Brett Hayman

Personal information
- Born: 3 May 1972 (age 54) Melbourne, Australia
- Years active: 1991-2003

Sport
- Sport: Rowing
- Club: Yarra Yarra Rowing Club Mercantile Rowing Club

Medal record
Men's rowing
Representing Australia
Olympic Games
| Silver medal – second place | 2000 Sydney | Eight |
World Championships
| Gold medal – first place | 1997 Aiguebelette | LM8+ |
| Gold medal – first place | 1998 Cologne | M4+ |
| Gold medal – first place | 1998 Cologne | M2+ |
Commonwealth Championships
| Gold medal – first place | 1994 Ontario | Coxed four |

= Brett Hayman =

Australian rowing cox

Brett Hayman (born 3 May 1972 in Melbourne) is an Australian three time world champion, a dual Olympian and an Australian national champion rowing coxswain. He won a silver medal at the 2000 Sydney Olympics steering the Australian men's eight. He coxed Australian crews at every premier world rowing regatta from 1993 to 2000.

==Club and state rowing==
Hayman's senior coxing was initially from the Yarra Yarra Rowing Club in Melbourne and then the Mercantile Rowing Club. Later when he took an AIS scholarship he rowed from the Daramalan Rowing Club in Canberra.

Hayman's first Victorian state representative call-up was to the 1991 Victorian youth eight which contested the Noel Wilkinson Trophy at the Interstate Regatta within the Australian Rowing Championships. In 1995 he coxed the Victorian senior men's eight in the King's Cup at the Interstate Regatta. From 1997 when Hayman was at the Australian Institute of Sport he coxed ACT eights in the King's Cup, starting with the victorious ACT crew of 1997. He then steered the ACT King's Cup eights of 1998, 2000, 2001 and 2003.

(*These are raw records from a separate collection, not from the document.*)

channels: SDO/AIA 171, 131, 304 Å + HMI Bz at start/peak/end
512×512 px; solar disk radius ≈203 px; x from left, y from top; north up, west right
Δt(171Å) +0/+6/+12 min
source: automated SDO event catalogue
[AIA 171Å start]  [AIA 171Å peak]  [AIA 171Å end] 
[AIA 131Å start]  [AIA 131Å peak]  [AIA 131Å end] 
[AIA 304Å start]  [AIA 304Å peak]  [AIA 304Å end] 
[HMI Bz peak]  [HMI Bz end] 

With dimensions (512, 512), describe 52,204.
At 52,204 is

==International representative rowing==
Hayman's first Australian representative appearance was in the men's coxed four at the 1993 World Rowing Championships in Roudnice. That crew placed fifth as did Hayman's next representative boat, the coxed four who raced at the 1994 World Championships in Indianapolis. He was then in the stern of the Australian men's senior eight for Tampere 1995. He was the incumbent senior Australian coxswain coming into the 1996 Olympic year and steered the men's senior eight at Atlanta 1996 to a sixth-place finish.

World Championship success came to Hayman in 1997 as cox of the men's lightweight eight at the 1997 World Championships in Aiguebelette. The Australians won a thrilling final by 0.03 seconds and only 1.5 lengths separated the field.

In 1998 Australia's prominent world class crew the Oarsome Foursome returned to elite rowing from the break that followed their 1996 Olympic success. At the 1998 Cologne World Championships they rowed in a number of combinations including coxed crews steered by Hayman. They won gold as a coxed four and Nick Green, James Tomkins and Hayman were also crowned World Champions in a coxed pair.

At the 1999 World Rowing Championships Hayman was Australia's senior coxswain and he steered the men's eight (which placed seventh) and the pair to fourth place.

In the 2000 Olympic year Hayman was again in the Australian eight. He steered the crew in both World Rowing Cup races in Europe in their lead up campaign as well as at the Henley Royal Regatta where they raced as an Australian Institute of Sport eight and won that year's Grand Challenge Cup. Hayman's final Australian representative appearance was in the eight at the 2000 Sydney Olympics. The Australian eight won their heat beating the eventual gold medallists Great Britain in a time faster than the final. In the final Australians started slowly requiring an almighty sprint home which they almost achieved. They won the silver Olympic medal with Hayman in the stern.